** WORK ORDER 1 **
According to the PIPGP tutorial, what shape is the geometry array reshaped into for GPJax?
** WORK ORDER 2 **
Please print the stretch of the PIPGP tutorial from "# 1. Load Data" through "X_tr_flat = X_tr.reshape(X_tr.shape[0], -1).astype(jnp.float64)".

** DOCUMENT EXCERPT **
---
PIPGP Tutorial

In this tutorial, we show how to train a Gaussian Process (GP) model enhanced with Permutationally Invariant Polynomials (PIPGP) using the Methane dataset.

Configuration

We define the hyperparameters for the GP kernel and the training schedule.

# Hyperparameters
MOLECULE = 'A4B'        # Methane symmetry
POLY_DEGREE = 3         # PIP degree
KERNEL_TYPE = 'Matern52'
N_TR = 1000             # Training samples
N_TST = 5000            # Test samples
NUM_ITER = 800          # Optimization steps

# Optimizer schedule settings
INIT_LR = 0.0
PEAK_LR = 0.01
END_LR = 0.0
WARMUP_STEPS = 75
DECAY_STEPS = 700

Data Loading

import jax
import jax.numpy as jnp
import gpjax as gpx
import optax as ox
from gpjax import Dataset

# MOLPIPx Imports
from molpipx import PIPlayerGP, PIPLayerKernel, get_forces_gp
from molpipx.pip_generator import get_functions, detect_molecule
from molpipx.utils_training import split_train_and_test_data
from molpipx.data import load_methane

We load the Methane dataset and prepare it for GPJax. Note that GPJax typically expects 2D inputs, so we reshape the geometry array (N, Atoms, 3) into (N, Atoms*3).

# 1. Load Data
X_all, _, y_all, atoms = load_methane(energy_normalization=False)

# 2. Split Data
key = jax.random.PRNGKey(123)
(X_tr, y_tr), (X_tst, y_tst) = split_train_and_test_data(
    X_all, y_all, N_TR, key, N_TST
)

# 3. Create GPJax Dataset
# Reshape inputs to (N, Na * 3)
X_tr_flat = X_tr.reshape(X_tr.shape[0], -1).astype(jnp.float64)
y_tr_64 = y_tr.astype(jnp.float64)

train_ds = Dataset(X=X_tr_flat, y=y_tr_64)

# Prepare Test Data (Dictionary format for evaluation)
X_tst_flat = X_tst.reshape(X_tst.shape[0], -1).astype(jnp.float64)
tst_ds = {'x': X_tst_flat, 'e': y_tst.astype(jnp.float64)}

Model Initialization

We initialize the PIP layer (feature extractor) and wrap it inside a PIPLayerKernel. This kernel projects the atomic coordinates into the PIP space before applying the base GP kernel.

# 1. Generate Basis Functions
f_mono, f_poly = get_functions(MOLECULE, POLY_DEGREE)

# 2. Initialize PIP Layer (Feature Extractor)
# We use a dummy input to initialize parameters
na = 5
x0_dummy = jnp.ones((1, na, 3))

pipgp_layer = PIPlayerGP(f_mono, f_poly, trainable_l=False)
params = pipgp_layer.init(key, x0_dummy)

# Determine output dimension (number of polynomials)
output = pipgp_layer.apply(params, x0_dummy)
n_poly = output.shape[1]

# 3. Define Base Kernel (Matern 5/2)
base_kernel = gpx.kernels.Matern52(
    active_dims=list(range(n_poly)),
    lengthscale=jnp.ones((n_poly,))
---
** EXTRACTED ENTRIES **
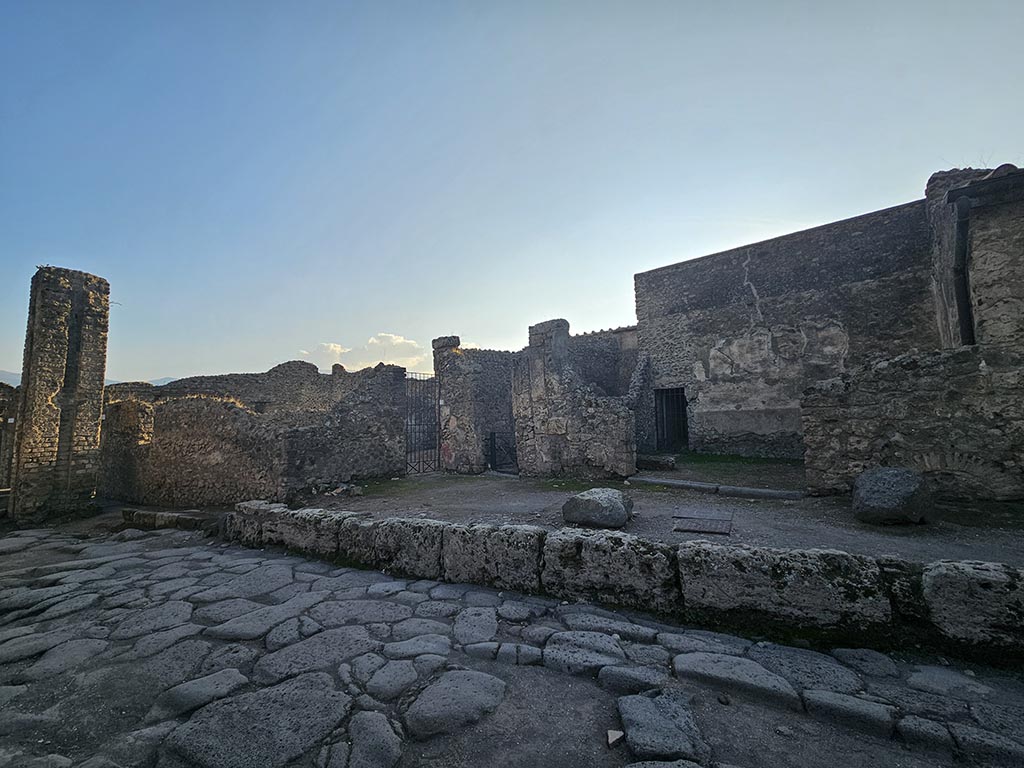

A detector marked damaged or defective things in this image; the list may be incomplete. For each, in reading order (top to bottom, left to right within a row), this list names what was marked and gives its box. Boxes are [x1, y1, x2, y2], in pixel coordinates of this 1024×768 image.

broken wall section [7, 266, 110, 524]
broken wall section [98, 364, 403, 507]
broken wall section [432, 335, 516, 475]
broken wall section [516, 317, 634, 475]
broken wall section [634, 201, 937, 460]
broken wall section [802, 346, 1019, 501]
---
** EXERCISE SOLUTION 1 **
(N, Atoms*3)

** EXERCISE SOLUTION 2 **
# 1. Load Data
X_all, _, y_all, atoms = load_methane(energy_normalization=False)

# 2. Split Data
key = jax.random.PRNGKey(123)
(X_tr, y_tr), (X_tst, y_tst) = split_train_and_test_data(
    X_all, y_all, N_TR, key, N_TST
)

# 3. Create GPJax Dataset
# Reshape inputs to (N, Na * 3)
X_tr_flat = X_tr.reshape(X_tr.shape[0], -1).astype(jnp.float64)